Within the listing, each line that has the string "site" should be copied.
Start of Provided material
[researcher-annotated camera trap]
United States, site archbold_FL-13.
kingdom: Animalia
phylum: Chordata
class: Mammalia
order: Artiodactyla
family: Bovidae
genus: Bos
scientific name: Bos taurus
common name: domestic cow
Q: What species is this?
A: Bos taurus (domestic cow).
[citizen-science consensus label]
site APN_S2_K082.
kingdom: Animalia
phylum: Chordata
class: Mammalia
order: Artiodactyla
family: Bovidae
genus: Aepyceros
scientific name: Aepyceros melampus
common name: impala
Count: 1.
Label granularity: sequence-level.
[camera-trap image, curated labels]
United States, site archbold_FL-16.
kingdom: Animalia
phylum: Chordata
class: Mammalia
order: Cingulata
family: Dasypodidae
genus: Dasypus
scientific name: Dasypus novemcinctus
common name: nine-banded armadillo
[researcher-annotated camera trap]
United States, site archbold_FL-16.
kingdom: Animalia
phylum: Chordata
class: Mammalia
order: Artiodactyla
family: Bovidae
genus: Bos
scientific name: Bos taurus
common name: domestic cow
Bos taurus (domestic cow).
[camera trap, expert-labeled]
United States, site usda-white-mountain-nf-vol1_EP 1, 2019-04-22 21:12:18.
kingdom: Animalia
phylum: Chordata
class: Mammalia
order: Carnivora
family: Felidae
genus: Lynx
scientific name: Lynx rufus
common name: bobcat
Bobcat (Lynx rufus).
End of Provided material
Reply to the exercise:
United States, site archbold_FL-13.
site APN_S2_K082.
United States, site archbold_FL-16.
United States, site archbold_FL-16.
United States, site usda-white-mountain-nf-vol1_EP 1, 2019-04-22 21:12:18.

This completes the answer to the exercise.